Jordanian-born Khattab, one of the most prominent guerrilla leaders warned in an interview recorded on Wednesday that his people were ready to strike targets in Russia.
"The Mujahideen are ready not only to hit any city in Chechnya, but any city in Russia as well," a confident Khattab said, reclining on a black leather sofa.
Alexander Zdanovich, spokesman for the FSB domestic security service, told Russian television that his agency knew about plans by Chechen guerrillas to kill civilians indiscriminately inside Russia and that one powerful explosion had already been prevented in St. Petersburg.
"The threat of terrorist attacks is real," Zdanovich said, but he failed to blame Chechens for the St. Petersburg bomb attempt.
The new concerns come amid revelations by Russian military bureaucrats that casualties are more than three times the level previously admitted.
In another signal of its battlefield troubles, it took the Russian military days to recover the body of a general killed trying to rally reluctant troops for an assault charge.

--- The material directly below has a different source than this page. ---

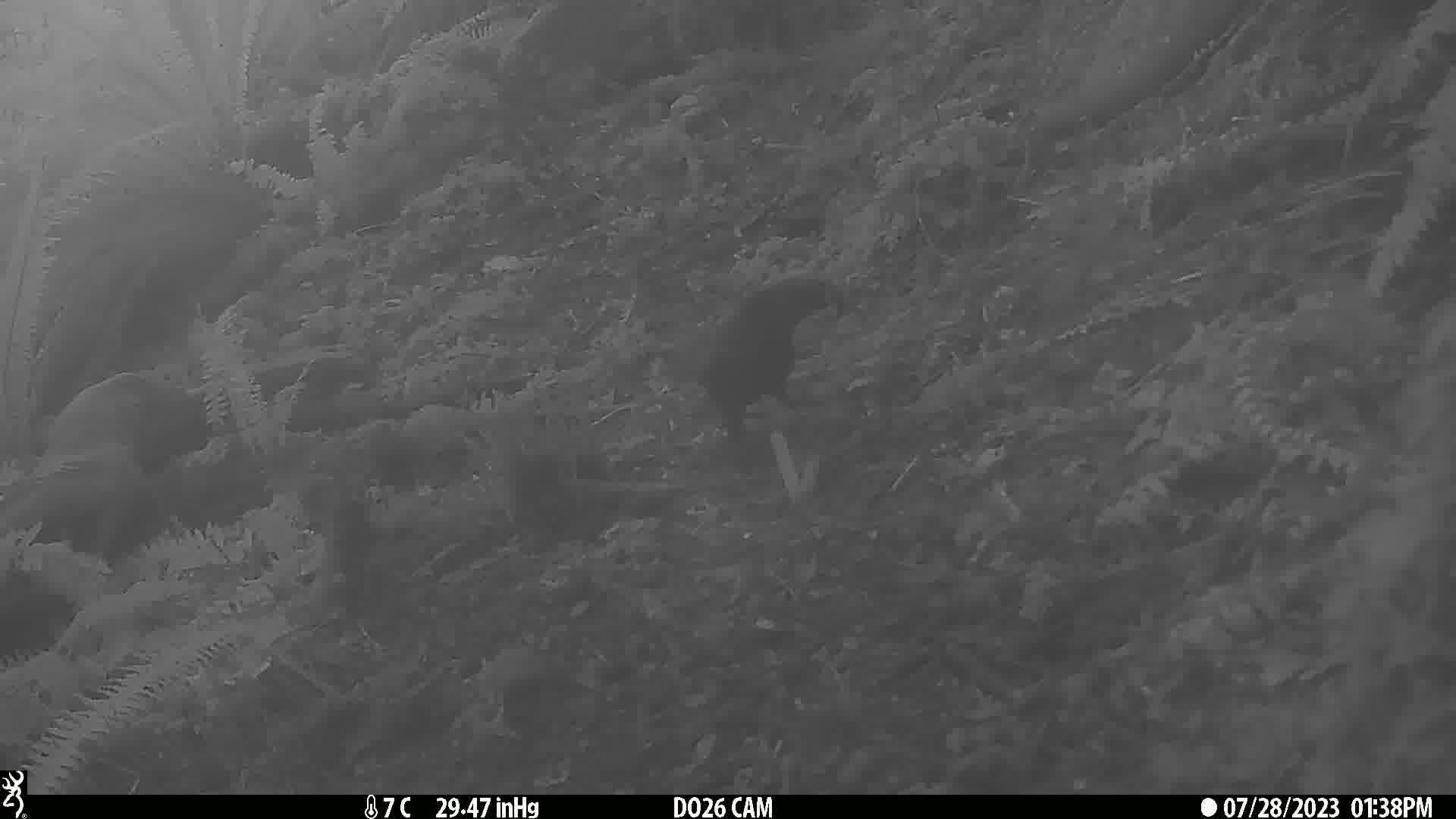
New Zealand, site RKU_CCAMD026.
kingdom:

Authorities only began to acknowledge the extent losses after an independent television station went undercover in a military mortuary and gathered evidence it said showed losses up to ten times those officially admitted.
And it's not just Russians who are suffering.
Thousands of civilian refugees are in danger of epidemics of tuberculosis and the flu. Their plight, and the savagery of the assault on the Chechen capital, has brought a barrage of international criticism down on the Russians.
UN Secretary-General Kofi Annan arrived in the region Thursday with Chechnya at the top of his agenda. The propaganda war has been going so badly that an official spin master had to be appointed to deal with it.
But no amount of public relations efforts can counter the growing evidence of troop losses, or ensure what acting President Vladimir Putin had hoped would be a victory he could claim as his own in time for elections in March.
Still, Russian Defense Minister Igor Sergeyev claimed that a stalled operation to take Grozny "is approaching a breakthrough," Interfax said. "Notwithstanding the losses among the storming groups in Grozny, the fighters' losses are far higher than ours."
Russian troops have been struggling to seize Grozny for one month and have concentrated for the past week on Minutka Square. Taking the square would give federal forces leverage to push rebels out of the city's center.
A Russian offiial said federal forces had pushed to within 250 yards of the square, but the claim could not be verified. Earlier in the week, officials said troops had been advanced to within 400 yards from the square.